──────── MATERIAL ────────
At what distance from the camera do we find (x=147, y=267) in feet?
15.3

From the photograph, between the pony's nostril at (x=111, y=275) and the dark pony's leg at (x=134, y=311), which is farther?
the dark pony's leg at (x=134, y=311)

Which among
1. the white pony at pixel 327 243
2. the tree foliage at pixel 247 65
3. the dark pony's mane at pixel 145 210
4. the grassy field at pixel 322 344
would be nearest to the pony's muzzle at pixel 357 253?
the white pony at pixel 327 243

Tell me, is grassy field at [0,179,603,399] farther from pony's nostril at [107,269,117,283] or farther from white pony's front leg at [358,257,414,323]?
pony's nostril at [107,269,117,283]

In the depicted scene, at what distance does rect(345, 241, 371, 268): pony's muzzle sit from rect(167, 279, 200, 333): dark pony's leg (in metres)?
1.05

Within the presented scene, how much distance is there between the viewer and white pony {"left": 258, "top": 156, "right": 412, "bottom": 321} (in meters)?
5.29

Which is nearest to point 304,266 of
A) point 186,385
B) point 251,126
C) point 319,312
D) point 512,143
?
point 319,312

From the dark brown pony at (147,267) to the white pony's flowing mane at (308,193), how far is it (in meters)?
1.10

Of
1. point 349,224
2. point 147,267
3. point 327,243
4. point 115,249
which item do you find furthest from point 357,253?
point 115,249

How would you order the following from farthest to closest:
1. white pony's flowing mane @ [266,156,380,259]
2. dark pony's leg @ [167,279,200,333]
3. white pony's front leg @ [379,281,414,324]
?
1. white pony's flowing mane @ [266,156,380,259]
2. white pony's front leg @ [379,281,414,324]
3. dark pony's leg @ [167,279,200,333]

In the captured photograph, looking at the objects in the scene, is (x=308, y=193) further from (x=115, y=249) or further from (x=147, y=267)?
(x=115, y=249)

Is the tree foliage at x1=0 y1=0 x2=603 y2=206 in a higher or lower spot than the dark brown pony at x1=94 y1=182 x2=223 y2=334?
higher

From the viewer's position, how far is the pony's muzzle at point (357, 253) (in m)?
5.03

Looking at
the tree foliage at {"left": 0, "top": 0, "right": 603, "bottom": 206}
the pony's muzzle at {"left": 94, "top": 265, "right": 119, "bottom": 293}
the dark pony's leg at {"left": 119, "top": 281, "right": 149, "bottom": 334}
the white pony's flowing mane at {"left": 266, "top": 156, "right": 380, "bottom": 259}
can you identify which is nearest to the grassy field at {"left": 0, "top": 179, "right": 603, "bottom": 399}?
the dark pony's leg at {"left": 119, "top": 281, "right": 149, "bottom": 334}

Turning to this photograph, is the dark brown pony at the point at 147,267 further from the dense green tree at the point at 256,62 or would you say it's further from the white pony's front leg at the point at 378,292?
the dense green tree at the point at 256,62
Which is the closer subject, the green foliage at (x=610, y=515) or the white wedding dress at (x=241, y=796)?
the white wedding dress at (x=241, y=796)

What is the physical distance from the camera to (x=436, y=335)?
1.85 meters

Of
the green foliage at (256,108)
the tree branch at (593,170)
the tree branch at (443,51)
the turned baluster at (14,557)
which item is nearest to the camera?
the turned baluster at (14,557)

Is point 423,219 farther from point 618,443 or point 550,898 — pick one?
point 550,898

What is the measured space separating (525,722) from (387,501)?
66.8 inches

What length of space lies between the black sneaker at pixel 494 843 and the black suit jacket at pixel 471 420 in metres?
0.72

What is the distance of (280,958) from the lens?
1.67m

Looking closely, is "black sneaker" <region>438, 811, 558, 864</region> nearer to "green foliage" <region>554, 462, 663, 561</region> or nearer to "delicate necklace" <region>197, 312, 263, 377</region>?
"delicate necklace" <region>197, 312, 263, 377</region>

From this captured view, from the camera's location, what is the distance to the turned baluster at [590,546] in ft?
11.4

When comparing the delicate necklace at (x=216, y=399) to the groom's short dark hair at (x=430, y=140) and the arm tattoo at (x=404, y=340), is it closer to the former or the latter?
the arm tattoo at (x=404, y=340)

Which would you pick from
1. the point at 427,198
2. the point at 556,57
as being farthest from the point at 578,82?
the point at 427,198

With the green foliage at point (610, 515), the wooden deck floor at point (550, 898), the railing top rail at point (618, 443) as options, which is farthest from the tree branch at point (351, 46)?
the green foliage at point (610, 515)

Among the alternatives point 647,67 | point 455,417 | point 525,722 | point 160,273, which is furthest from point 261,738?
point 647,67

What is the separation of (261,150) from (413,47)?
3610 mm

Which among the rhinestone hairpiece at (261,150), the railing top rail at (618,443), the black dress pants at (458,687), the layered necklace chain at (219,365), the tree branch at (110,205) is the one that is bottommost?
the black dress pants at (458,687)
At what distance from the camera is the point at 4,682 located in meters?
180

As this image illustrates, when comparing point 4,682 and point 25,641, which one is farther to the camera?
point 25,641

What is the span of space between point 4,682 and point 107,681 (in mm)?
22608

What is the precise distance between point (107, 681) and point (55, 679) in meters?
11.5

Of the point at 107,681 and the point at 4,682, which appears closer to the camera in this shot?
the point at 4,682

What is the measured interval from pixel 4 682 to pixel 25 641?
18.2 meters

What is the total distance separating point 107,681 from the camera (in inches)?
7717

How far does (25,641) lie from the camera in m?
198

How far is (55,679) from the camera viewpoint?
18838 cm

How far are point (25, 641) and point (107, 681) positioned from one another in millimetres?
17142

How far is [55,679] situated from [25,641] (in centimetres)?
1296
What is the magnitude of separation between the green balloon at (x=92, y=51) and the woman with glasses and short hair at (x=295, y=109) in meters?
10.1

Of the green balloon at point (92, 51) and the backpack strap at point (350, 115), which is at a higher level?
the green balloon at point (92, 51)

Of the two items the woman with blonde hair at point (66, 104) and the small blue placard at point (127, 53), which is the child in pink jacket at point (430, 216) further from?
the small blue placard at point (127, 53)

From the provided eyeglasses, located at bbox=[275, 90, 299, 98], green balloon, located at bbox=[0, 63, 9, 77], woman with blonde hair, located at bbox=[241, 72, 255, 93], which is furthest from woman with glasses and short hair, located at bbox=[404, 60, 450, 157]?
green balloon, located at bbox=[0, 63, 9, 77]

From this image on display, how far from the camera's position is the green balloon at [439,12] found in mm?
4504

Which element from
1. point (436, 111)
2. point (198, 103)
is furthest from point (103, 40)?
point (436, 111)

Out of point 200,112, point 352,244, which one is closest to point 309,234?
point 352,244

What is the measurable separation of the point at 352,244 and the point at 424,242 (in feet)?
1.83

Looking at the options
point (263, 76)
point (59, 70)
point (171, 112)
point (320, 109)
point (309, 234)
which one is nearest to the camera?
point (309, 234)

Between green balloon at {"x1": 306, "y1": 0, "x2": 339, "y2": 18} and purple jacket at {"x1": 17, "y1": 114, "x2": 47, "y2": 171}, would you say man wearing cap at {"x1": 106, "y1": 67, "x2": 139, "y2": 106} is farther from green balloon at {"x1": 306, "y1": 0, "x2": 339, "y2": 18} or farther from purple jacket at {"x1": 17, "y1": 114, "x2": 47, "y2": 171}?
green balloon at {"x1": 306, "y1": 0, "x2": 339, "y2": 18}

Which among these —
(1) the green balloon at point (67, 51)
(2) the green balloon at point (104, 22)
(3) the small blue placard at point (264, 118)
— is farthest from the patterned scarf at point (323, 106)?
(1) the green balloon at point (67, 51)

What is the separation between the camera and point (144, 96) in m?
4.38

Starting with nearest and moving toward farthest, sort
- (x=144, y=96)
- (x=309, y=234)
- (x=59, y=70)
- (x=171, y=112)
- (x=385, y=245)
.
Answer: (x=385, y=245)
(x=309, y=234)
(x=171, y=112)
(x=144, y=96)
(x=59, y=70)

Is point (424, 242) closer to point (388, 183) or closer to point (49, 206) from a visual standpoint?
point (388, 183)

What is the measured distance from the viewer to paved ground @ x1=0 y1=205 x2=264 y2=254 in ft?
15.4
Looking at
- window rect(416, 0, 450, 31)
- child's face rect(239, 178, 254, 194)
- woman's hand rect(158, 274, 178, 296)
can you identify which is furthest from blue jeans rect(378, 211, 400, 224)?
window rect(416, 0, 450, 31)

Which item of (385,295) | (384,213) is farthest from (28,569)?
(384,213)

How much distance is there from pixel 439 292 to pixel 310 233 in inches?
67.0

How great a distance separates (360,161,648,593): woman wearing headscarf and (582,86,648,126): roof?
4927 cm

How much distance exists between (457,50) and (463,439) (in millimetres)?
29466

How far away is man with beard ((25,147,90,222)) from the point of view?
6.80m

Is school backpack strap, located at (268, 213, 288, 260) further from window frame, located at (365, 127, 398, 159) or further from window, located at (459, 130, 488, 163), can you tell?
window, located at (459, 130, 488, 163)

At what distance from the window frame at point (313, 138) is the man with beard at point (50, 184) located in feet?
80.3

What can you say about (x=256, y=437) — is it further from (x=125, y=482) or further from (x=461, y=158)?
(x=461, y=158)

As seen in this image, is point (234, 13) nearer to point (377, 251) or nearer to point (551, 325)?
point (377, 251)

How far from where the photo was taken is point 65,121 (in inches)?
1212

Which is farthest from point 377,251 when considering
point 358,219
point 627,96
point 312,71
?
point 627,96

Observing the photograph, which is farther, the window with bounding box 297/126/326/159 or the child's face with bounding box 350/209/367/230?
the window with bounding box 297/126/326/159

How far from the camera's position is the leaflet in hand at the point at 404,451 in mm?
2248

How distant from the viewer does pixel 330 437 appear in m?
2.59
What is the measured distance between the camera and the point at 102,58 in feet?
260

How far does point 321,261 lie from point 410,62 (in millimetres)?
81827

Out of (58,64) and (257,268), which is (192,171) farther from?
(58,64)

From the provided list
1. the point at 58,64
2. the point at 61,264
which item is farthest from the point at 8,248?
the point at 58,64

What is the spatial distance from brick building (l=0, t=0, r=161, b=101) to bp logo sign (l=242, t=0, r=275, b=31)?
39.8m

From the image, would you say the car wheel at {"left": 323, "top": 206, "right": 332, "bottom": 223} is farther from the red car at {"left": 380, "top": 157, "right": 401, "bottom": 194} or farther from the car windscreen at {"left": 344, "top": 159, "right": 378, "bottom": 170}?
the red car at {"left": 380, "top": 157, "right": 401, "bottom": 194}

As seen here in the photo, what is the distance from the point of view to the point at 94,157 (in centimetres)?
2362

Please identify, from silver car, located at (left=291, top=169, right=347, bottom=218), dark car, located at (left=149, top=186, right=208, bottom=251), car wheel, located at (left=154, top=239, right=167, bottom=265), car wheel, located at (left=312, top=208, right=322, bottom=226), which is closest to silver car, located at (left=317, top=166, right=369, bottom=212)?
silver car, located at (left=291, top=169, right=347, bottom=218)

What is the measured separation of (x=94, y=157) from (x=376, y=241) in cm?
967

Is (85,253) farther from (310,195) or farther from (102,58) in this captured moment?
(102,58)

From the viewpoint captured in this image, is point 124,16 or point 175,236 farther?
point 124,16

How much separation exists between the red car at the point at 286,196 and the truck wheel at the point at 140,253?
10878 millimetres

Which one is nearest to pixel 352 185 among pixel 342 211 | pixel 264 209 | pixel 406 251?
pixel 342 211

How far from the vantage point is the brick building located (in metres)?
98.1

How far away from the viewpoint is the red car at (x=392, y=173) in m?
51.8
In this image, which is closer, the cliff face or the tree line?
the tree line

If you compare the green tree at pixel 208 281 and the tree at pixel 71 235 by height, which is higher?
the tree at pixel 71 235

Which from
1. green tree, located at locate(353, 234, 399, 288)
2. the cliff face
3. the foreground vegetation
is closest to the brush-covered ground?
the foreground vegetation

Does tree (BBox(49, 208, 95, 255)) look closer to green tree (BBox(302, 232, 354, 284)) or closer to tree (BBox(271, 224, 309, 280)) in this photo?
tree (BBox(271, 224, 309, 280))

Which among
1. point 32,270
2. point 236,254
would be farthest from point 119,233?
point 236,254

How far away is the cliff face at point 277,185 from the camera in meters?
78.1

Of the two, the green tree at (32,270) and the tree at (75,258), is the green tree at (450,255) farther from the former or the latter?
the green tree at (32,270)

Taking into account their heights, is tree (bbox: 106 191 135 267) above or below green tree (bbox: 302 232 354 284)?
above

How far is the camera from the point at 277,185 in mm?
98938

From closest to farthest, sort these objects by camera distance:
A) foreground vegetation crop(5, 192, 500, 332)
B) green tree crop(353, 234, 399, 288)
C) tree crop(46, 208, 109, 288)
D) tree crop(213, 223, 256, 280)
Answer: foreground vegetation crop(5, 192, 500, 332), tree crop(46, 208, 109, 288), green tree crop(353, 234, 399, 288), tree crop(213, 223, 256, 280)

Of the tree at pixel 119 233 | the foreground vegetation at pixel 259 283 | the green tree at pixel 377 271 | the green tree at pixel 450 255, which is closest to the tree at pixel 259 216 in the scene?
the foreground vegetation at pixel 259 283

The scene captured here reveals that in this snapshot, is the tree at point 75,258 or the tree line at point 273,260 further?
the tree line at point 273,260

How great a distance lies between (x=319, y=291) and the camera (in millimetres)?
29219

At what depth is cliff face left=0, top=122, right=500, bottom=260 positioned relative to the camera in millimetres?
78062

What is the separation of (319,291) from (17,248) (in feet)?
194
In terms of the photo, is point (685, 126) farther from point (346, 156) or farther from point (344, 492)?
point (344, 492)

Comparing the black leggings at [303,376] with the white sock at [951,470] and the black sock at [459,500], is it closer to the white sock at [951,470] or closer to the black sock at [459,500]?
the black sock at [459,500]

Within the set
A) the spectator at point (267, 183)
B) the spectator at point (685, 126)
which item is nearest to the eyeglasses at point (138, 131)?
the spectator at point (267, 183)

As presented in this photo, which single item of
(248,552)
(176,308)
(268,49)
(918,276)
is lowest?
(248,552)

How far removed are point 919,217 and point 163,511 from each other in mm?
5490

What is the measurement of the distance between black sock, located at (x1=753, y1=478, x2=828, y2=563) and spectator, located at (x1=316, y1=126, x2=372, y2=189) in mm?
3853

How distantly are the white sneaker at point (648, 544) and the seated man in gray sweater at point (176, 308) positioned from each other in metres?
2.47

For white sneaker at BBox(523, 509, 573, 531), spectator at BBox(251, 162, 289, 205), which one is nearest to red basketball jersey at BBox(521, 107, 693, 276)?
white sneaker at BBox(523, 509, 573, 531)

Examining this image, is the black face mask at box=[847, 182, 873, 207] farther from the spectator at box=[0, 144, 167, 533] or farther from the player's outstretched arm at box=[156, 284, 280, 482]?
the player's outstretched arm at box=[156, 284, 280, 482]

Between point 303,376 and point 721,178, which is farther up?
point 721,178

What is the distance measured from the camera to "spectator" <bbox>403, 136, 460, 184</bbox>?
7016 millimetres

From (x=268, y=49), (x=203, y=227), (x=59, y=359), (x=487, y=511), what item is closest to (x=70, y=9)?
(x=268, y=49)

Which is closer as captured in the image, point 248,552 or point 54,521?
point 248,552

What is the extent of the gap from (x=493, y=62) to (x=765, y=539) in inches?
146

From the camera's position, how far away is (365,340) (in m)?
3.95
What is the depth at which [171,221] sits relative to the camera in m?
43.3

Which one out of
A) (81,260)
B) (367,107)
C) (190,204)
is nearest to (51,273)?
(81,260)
────────
Rewrite the stretch of records from the line containing "How far away from" through the line containing "Answer: foreground vegetation", changing "cliff face" to "rock wall" and leaving all else as it stands. Give only those lines.

How far away from the viewpoint is the red car at (x=392, y=173) in m?
51.8
In this image, which is closer, the rock wall or the tree line?
the tree line

If you compare the green tree at pixel 208 281 and the tree at pixel 71 235 by height, which is higher?
the tree at pixel 71 235

Which from
1. green tree, located at locate(353, 234, 399, 288)
2. the rock wall
3. the foreground vegetation
is closest to the brush-covered ground?
the foreground vegetation

Does tree (BBox(49, 208, 95, 255)) look closer to green tree (BBox(302, 232, 354, 284)) or closer to tree (BBox(271, 224, 309, 280)) in this photo?
tree (BBox(271, 224, 309, 280))

Which among
1. point 32,270
2. point 236,254
would be farthest from point 119,233?
point 236,254

How far away is the rock wall at point 277,185 from the camera in meters?
78.1

Of the two, the green tree at (32,270) and the tree at (75,258), is the green tree at (450,255) farther from the former or the latter?
the green tree at (32,270)

Taking into account their heights, is tree (bbox: 106 191 135 267) above or below green tree (bbox: 302 232 354 284)?
above

How far is the camera from the point at 277,185 in mm?
98938

From closest to farthest, sort these objects by camera distance:
A) foreground vegetation crop(5, 192, 500, 332)
B) green tree crop(353, 234, 399, 288)
C) tree crop(46, 208, 109, 288)
D) tree crop(213, 223, 256, 280)
Answer: foreground vegetation crop(5, 192, 500, 332), tree crop(46, 208, 109, 288), green tree crop(353, 234, 399, 288), tree crop(213, 223, 256, 280)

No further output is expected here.